-- Exercise details --
Rewrite the listing from the line with "Among the elements" through the end of the listing as a Markdown table with the columns Number and Record line, skipping blank lines. Leave the pictures out of the table.
[Provided entries start]
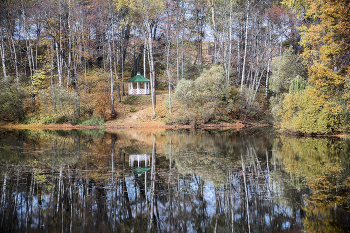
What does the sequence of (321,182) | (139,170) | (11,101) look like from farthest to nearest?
(11,101) < (139,170) < (321,182)

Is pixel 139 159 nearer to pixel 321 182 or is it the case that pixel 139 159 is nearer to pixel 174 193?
pixel 174 193

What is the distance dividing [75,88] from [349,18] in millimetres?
23788

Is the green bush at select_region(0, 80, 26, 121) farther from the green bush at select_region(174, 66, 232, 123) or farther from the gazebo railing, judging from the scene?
the green bush at select_region(174, 66, 232, 123)

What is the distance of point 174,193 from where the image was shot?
21.2ft

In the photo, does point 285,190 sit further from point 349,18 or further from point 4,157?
point 4,157

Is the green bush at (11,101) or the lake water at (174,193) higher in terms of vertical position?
the green bush at (11,101)

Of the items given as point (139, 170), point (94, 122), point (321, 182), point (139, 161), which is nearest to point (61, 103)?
point (94, 122)

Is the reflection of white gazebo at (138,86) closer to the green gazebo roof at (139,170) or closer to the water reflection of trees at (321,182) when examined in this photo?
the water reflection of trees at (321,182)

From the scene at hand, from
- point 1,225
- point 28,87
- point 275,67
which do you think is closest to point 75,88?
point 28,87

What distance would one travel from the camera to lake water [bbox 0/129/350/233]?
496cm

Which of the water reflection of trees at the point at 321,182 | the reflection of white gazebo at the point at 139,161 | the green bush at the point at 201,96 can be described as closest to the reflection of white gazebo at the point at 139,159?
the reflection of white gazebo at the point at 139,161

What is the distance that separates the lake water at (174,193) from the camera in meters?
4.96

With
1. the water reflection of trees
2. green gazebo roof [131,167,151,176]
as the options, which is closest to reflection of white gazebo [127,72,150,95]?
the water reflection of trees

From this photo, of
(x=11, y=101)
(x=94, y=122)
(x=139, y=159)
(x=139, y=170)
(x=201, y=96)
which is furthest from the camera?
(x=11, y=101)
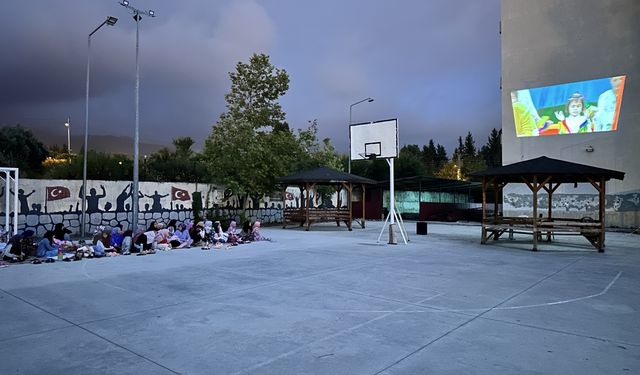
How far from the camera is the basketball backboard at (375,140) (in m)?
16.6

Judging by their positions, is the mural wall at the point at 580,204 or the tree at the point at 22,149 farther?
the tree at the point at 22,149

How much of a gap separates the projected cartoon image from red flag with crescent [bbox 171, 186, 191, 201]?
22520 mm

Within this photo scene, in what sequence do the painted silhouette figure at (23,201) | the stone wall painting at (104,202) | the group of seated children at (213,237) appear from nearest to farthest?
1. the group of seated children at (213,237)
2. the painted silhouette figure at (23,201)
3. the stone wall painting at (104,202)

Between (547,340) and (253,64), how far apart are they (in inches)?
1027

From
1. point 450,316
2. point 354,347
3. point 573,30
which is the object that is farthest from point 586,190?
point 354,347

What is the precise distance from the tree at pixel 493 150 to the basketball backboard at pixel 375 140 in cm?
6689

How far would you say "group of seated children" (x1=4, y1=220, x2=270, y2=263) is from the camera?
37.4ft

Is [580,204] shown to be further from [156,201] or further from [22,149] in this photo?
[22,149]

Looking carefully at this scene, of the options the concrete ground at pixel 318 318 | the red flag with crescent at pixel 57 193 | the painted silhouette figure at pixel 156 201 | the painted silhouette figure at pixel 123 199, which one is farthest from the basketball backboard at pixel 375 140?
the red flag with crescent at pixel 57 193

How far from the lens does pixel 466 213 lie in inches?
1372

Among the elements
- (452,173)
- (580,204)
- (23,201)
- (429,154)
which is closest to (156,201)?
(23,201)

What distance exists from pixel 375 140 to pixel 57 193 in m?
13.9

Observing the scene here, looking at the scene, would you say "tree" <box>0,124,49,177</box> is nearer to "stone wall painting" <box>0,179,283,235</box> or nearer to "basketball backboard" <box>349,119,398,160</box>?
"stone wall painting" <box>0,179,283,235</box>

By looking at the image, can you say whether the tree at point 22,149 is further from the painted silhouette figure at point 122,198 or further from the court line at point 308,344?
the court line at point 308,344
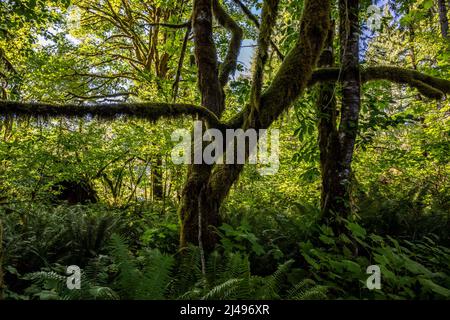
[Provided entries end]
-- Completed exercise --
| Number | Record line |
|---|---|
| 1 | Among the elements |
| 2 | - (452,173) |
| 3 | - (580,204) |
| 4 | - (23,201) |
| 5 | - (429,154) |
| 6 | which is closest to (156,201)? |
| 7 | (23,201) |
| 8 | What distance exists from pixel 375 140 to pixel 57 193 in m? |
| 9 | 13.9 |
| 10 | Observing the scene here, looking at the scene, would you say "tree" <box>0,124,49,177</box> is nearer to "stone wall painting" <box>0,179,283,235</box> or nearer to "basketball backboard" <box>349,119,398,160</box>? |
| 11 | "stone wall painting" <box>0,179,283,235</box> |
| 12 | By looking at the image, can you say whether the tree at point 22,149 is further from the painted silhouette figure at point 122,198 or further from the court line at point 308,344? |
| 13 | the court line at point 308,344 |